Entrepreneurship Facilitating Gender Equality: A Study on Women- Dedicated Business Incubators.
Incubators have an undeniable influence on the success of startups. Incubators such as Techstars and 500 Startups have accelerated the work of thousands of entrepreneurs, but the global network they have created always has room for expansion. In particular, when conducting research about startup incubators, I was left with the question of “Where do female-led companies stand in this accelerator environment? There is existing literature suggesting the use of female entrepreneurship as a tool to increase gender equality. Business incubators that are solely dedicated to women have been established all around the globe in order to aid in reducing gender inequality through empowering women through entrepreneurship and skill development. They provide new projects and start-ups with various resources needed to launch a new business to success.
Successful female startups like KitSplit and Dezignable rose from such incubators, like in this case, from Entrepreneurs Roundtable Accelerator. And as you can see, so far these incubators have been reaping positive results, increasing female entrepreneurship annually. But researchers Inés Gabarret and Aude D’Andria recognized that more literature was needed on how to distinguish the specific role of women dedicated incubators in the development of women in entrepreneurship.
A study done by Gabarret and D’Andria analyzed a business incubator dedicated to women in France through a qualitative method. Their sample of women entrepreneurs consisted of those in varying stages that fall under the beginning of their start-ups’ creations and are from an environment that is a blend between urban and rural. These twenty-eight women were interviewed either by phone call or in-person to cover several crucial topics. They enlisted the life-story technique, a method that requests the interviewees to answer the questions in a narrative-like way, accentuating their own life stories in the order that comes naturally to them rather than asking overly structured questions. They were then recorded and transcribed in order to analyze them in a standardized with speech analysis and thematic coding.
The results from this study point out various characteristics of what role women-focused business incubators play in the expansion of women in entrepreneurship. Incubators serve as facilitators in that they boost creation and self-confidence. They connect inexperienced women new to the startup world with the successful women who already navigated it, encouraging action And overall, incubators made women feel supported in a way that overcomes the underlying self-doubt felt by many women who needed that initial support from an entity that they had not identified. However, the results also indicated that the incubators had some weaknesses, especially with their lack of emphasis on growth. Only 27% of the interviewees indicated that they thought about growth, and the remaining 72% of the women wanted to keep their operations small.
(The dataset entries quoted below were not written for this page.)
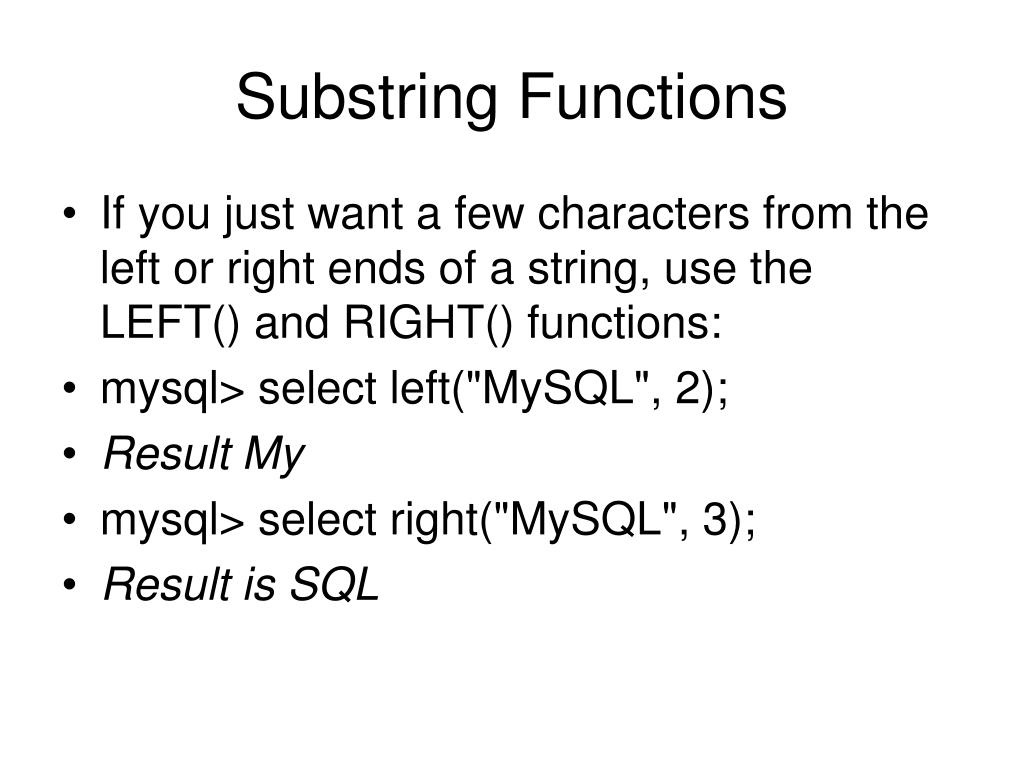 Substring Functions

• If you just want a few characters from the left or right ends of a string, use the LEFT() and RIGHT() functions:
• mysql> select left("MySQL", 2);
• Result My
• mysql> select right("MySQL", 3);
• Result is SQL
The analysis of the interviews reveals that the lack of preference towards growth stems from the personal attachment developed between the entrepreneurs and their incubator managers that mentor them with their start-up projects. This personal attachment to their managers is equivalent to an attachment to the actual incubator, making it hard to move on to the next step in their project, outside of the incubator. In other words, the women feel it necessary that they continue with the incubator process rather than leave it.
Some recommendations to improve the incubator process made by Gabarret and D’Andria in consideration of their results, are to implement a contractual element and mix with other types of incubators besides business. The contractual element addresses the issue of being unable to leave the incubator process as it would instill the idea that the process is temporary from the beginning, making it less difficult to exit. And mixing the industries in women-dedicated incubators could aid women in smooth transitions between sectors and help increase the number of women in these sectors through creating a more amicable and comprehensive atmosphere and by using those new connections to integrate more women on higher executive boards. Although this study was done in France, its results and proposals made from the results can be implemented in other countries that have established such incubators.
These proposals that will strengthen women-dedicated business incubators will help women take another step towards gender equality through strengthening female entrepreneurship. Female entrepreneurship is the future, the future is female.